Write each record again exactly as it stands.

++++++++++

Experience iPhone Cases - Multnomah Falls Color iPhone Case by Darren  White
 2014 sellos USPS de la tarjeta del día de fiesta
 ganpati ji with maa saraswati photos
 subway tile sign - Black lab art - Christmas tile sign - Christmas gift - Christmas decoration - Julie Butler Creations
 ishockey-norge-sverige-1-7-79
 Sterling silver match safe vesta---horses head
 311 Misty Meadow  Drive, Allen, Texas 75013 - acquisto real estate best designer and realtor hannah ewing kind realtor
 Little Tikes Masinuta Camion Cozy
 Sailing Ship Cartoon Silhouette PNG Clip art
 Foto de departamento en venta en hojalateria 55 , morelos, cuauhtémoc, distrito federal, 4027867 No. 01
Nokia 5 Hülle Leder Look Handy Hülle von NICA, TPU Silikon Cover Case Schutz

++++++++++

▶ **Exercise solution**
Experience iPhone Cases - Multnomah Falls Color iPhone Case by Darren  White
 2014 sellos USPS de la tarjeta del día de fiesta
 ganpati ji with maa saraswati photos
 subway tile sign - Black lab art - Christmas tile sign - Christmas gift - Christmas decoration - Julie Butler Creations
 ishockey-norge-sverige-1-7-79
 Sterling silver match safe vesta---horses head
 311 Misty Meadow  Drive, Allen, Texas 75013 - acquisto real estate best designer and realtor hannah ewing kind realtor
 Little Tikes Masinuta Camion Cozy
 Sailing Ship Cartoon Silhouette PNG Clip art
 Foto de departamento en venta en hojalateria 55 , morelos, cuauhtémoc, distrito federal, 4027867 No. 01
Nokia 5 Hülle Leder Look Handy Hülle von NICA, TPU Silikon Cover Case Schutz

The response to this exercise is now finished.